§ Reading text:
--------------------------------

Mumbai, Aug 29:
A slowdown in the Chinese markets, which led to a global markets’ crash, coupled with rupee volatility and the risk of a US rate hike knocked-out the Indian equity markets in the week just-ended.
Investors were spooked by the bearish outlook on Chinese economy, which cascaded into a global crash – plunging the barometer 30-scrip sensitive index (Sensex) of the S&P Bombay Stock Exchange (BSE) by 974 points or 3.55 percent.
The Sensex ended the week at 26,392.38 points from its 27,366.07 points points closing on August 21.
The wider 50-scrip Nifty of the National Stock Exchange (NSE) declined by 298 points or 3.59 percent at 8,001.95 points from 8,299.95 points on August 21.
The knock-out blow to the Indian barometer index came on Monday, when the S&P BSE Sensex lost as much as 1,624.51 points, or 5.94 percent — which was the steepest fall in terms of points.
The fall on Monday surpassed the previous highest closing loss of 1,408.35 points on Jan 21, 2008 known as the “Manic Monday” and took the title of “Black Monday.”
The CNX Nifty of the NSE closed 491 points, or 5.92 percent, down at 7,809 points on Monday. In both bourses as much as Rs.7 lakh crore ($100 billion) was wiped out in terms of marketcap.
“The chaotic week that has gone by has given investors an opportunity to weigh the magnitude of possible risk posed by China’s slow down and the measures taken by it prop up economy,” Anand James, co-head, technical research, Geojit BNP Paribas, told IANS.

--------------------------------

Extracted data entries
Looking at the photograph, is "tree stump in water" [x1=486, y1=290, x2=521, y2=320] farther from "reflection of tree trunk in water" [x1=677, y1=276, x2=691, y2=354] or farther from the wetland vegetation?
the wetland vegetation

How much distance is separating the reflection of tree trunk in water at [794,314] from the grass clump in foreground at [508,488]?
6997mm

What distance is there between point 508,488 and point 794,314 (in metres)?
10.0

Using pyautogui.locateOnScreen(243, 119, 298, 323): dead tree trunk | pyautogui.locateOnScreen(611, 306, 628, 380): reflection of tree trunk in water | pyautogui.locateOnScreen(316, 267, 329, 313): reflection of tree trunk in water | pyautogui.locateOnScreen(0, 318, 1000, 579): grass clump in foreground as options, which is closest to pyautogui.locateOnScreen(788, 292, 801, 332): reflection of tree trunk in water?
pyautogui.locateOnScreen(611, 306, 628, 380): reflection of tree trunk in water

--------------------------------

§ Task set:
(A) Answer these from the market report:
(i) At what level did the Sensex end the week?
(ii) What was the previous highest closing loss, and on what date did it occur?
(iii) What position does Anand James hold?
(B) Does each statement agree with the market report? Answer yes or no, quoting the words that decide it.
(i) Over the week, the Nifty fell by a larger percentage than the Sensex.
(ii) Monday's fall in the Sensex was given the title "Manic Monday."
(iii) Across both bourses, as much as Rs.7 lakh crore of market capitalization was wiped out.
Rely only on the market report, not the records.

§ Per-task answers:
(A)
(i) 26,392.38 points
(ii) 1,408.35 points, on Jan 21, 2008
(iii) Co-head, technical research, Geojit BNP Paribas

(B)
(i) Yes: "by 974 points or 3.55 percent" and "declined by 298 points or 3.59 percent"
(ii) No: "took the title of “Black Monday.”"
(iii) Yes: "In both bourses as much as Rs.7 lakh crore ($100 billion) was wiped out in terms of marketcap."